Jeff B. Harmon

Jeff B. Harmon

Working on a movie in Afghanistan in 1988. Photo by Mikhail Evstafiev
Born Jeff B. Harmon
(1953-12-31) December 31, 1953
United States
Occupation Film director
Notable credit(s)

Movies


Jihad
Afgan
Warlord of Kayan

Jeff B. Harmon (born December 31, 1953) is an American film director, writer and producer. He is also an actor, photographer and song writer.

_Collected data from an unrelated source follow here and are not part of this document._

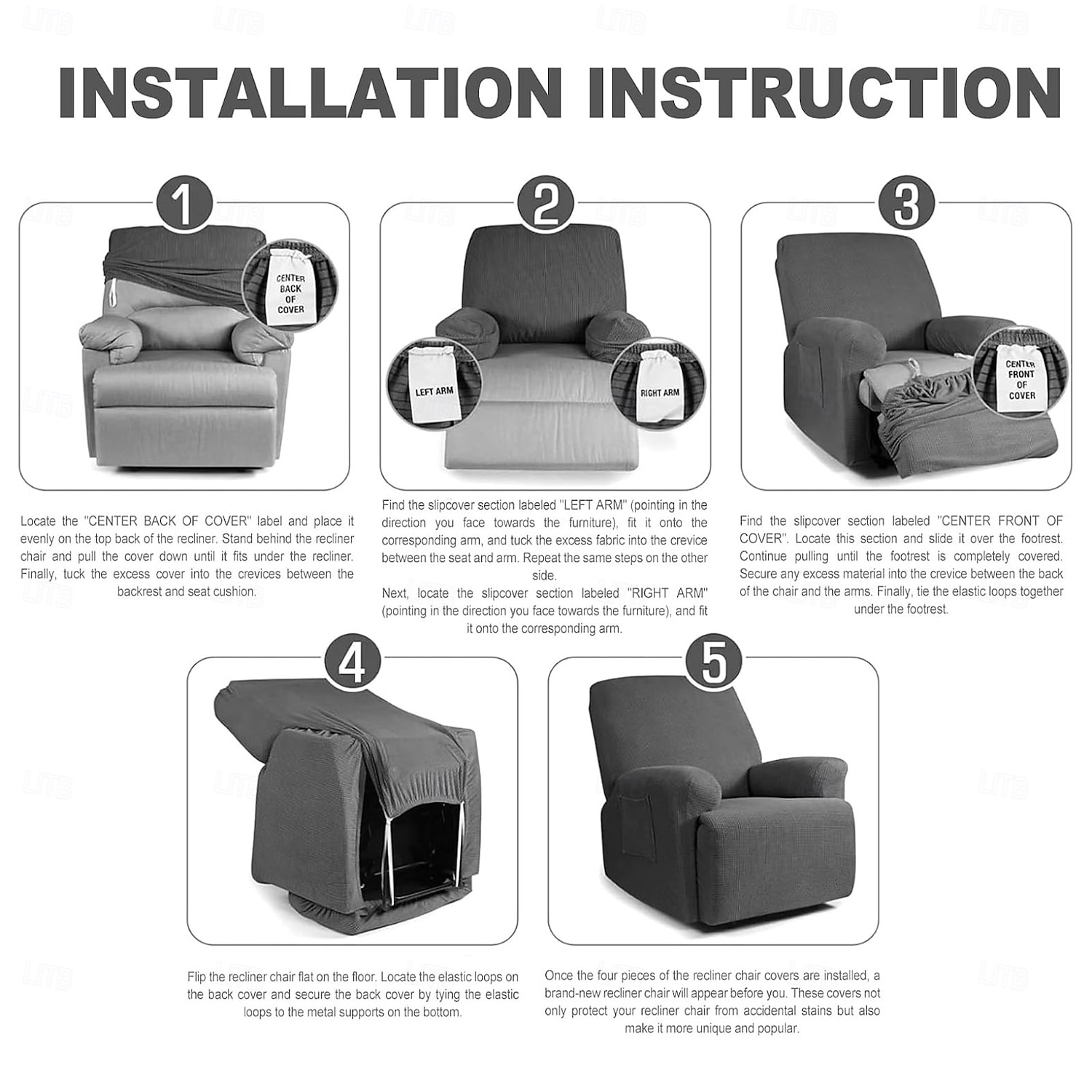 INSTALLATION INSTRUCTION

1

CENTER BACK OF COVER

Locate the "CENTER BACK OF COVER" label and place it evenly on the top back of the recliner. Stand behind the recliner chair and pull the cover down until it fits under the recliner. Finally, tuck the excess cover into the crevices between the backrest and seat cushion.

2

LEFT ARM

RIGHT ARM

Find the slipcover section labeled "LEFT ARM" (pointing in the direction you face towards the furniture), fit it onto the corresponding arm, and tuck the excess fabric into the crevice between the seat and arm. Repeat the same steps on the other side.

Next, locate the slipcover section labeled "RIGHT ARM" (pointing in the direction you face towards the furniture), and fit it onto the corresponding arm.

3

CENTER FRONT OF COVER

Find the slipcover section labeled "CENTER FRONT OF COVER". Locate this section and slide it over the footrest. Continue pulling until the footrest is completely covered. Secure any excess material into the crevice between the back of the chair and the arms. Finally, tie the elastic loops together under the footrest.

4

Flip the recliner chair flat on the floor. Locate the elastic loops on the back cover and secure the back cover by tying the elastic loops to the metal supports on the bottom.

5

Once the four pieces of the recliner chair covers are installed, a brand-new recliner chair will appear before you. These covers not only protect your recliner chair from accidental stains but also make it more unique and popular.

As a journalist and war correspondent, he penetrated the Nazi underground in Paraguay while searching for Dr. Josef Mengele, right-wing death squads in El Salvador, covered Emperor Bokassa's coronation, the fall of Idi Amin, the war in Afghanistan (from both the Mujahideen and Soviet sides), and Saddam Hussein's Iraq.

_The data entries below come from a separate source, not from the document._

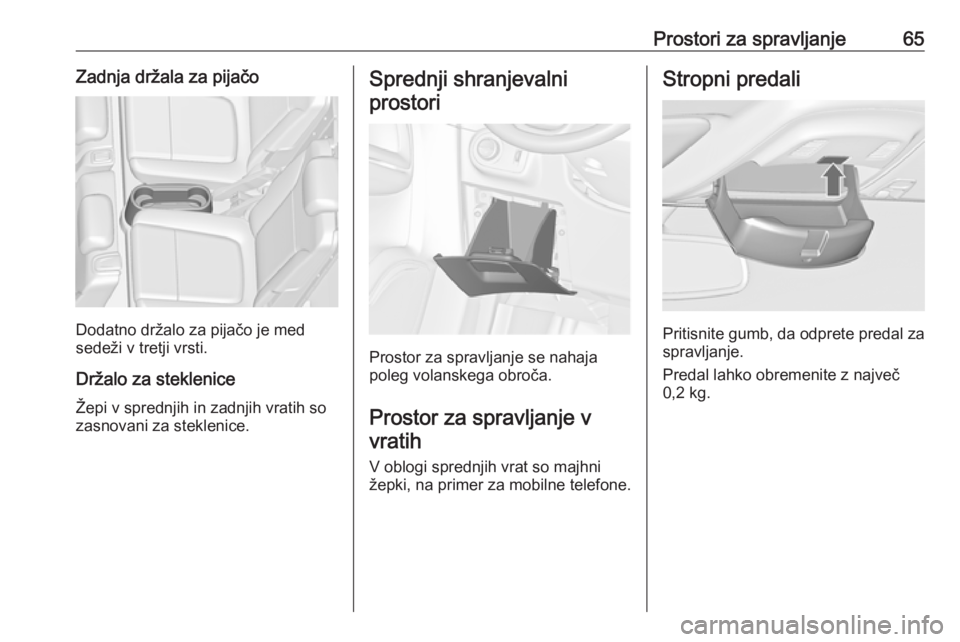 Prostori za spravljanje 65

Zadnja držala za pijačo

Dodatno držalo za pijačo je med sedeži v tretji vrsti.

Držalo za steklenice

Žepi v sprednjih in zadnjih vratih so zasnovani za steklenice.

Sprednji shranjevalni prostori

Prostor za spravljanje se nahaja poleg volanskega obroča.

Prostor za spravljanje v vratih

V oblogi sprednjih vrat so majhni žepki, na primer za mobilne telefone.

Stropni predali

Pritisnite gumb, da odprete predal za spravljanje.

Predal lahko obremenite z največ 0,2 kg.

carmanualsonline.info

Working as an independent filmmaker together with British cameraman, Alexander Lindsay, in 1989 Harmon completed his Afghan Trilogy, which included the documentaries Jihad, Afgan and Warlord of Kayan.

Jihad took over one year to make and was filmed clandestinely in different provinces of Afghanistan, including in Kunar and Kandahar. It showed combat and daily life under Soviet occupation, as seen through the eyes of Haji Adbul Latif, the 'Lion of Kandahar' and his Mujahideen fighters. Jihad won various awards including the prestigious Royal Television Journalism Award, the ACE Award (the highest award in US cable television),the Blue Ribbon at the American Film & Video Festival, and CINE's Golden Eagle.

Harmon and Lindsay were among the very few who later managed to create another documentary, Afgan, about the same war, but this time shot from the side of the Soviet army, receiving unprecedented access to the troops and even flying on missions with the Spetsnaz. Afgan won the Blue Ribbon at the American Film & Video Festival.

Warlord of Kayan told the story of Sayed Jafar Naderi, the son of an Afghan Ismaili leader and a former member of a hippie motorcycle gang in Allentown who used to work in McDonalds and play the drums in a heavy metal band. He later became a provincial governor and chief of a 12,000-man private army in Afghanistan. He fought with the Northern Alliance against the Taliban. The film won the Golden Gate Award at the San Francisco International Film Festival.

Just before the start of the first Gulf War, Jeff Harmon travelled to Iraq to film the day-to-day life and the cult of Saddam Hussein. His documentary, Saddam's Iraq depicted a prosperous and sophisticated society in which every aspect of life was coloured by 'love' for the 'Great Leader'. Darkly ironic, the film captured the surreal and Orwellian nature of life under Saddam Hussein.

Critics called Harmon's 1996 low-budget satiric musical comedy Isle of Lesbos a cross between The Rocky Horror Picture Show and The Wizard of Oz . It portrayed a closet lesbian who reaches the point of desperation on her wedding day in her redneck hometown of Bumfuck Arkansas, shoots herself and is instantly sucked through her mirror and into a lesbian fantasy land. When her enraged parents try to get her back, the Sisters at the Isle of Lesbos put up a fight. The film premiered at the Berlin International Film Festival.

Harmon wrote, produced and directed a variety series for Brazilian television O Circo De Bozo which was broadcast live to evoke the heyday of 1950's television. This series won two Brazilian Emmys. His father is the late Larry Harmon, who owned licensing rights to Bozo the Clown.

His writings and photographs have been published in various periodicals including Life Magazine, Harper's, the Sunday Times, Independent Magazine, National Geographic, Newsweek, U.S. News & World Report, Penthouse Magazine, Gallery, Icon and The Daily Telegraph.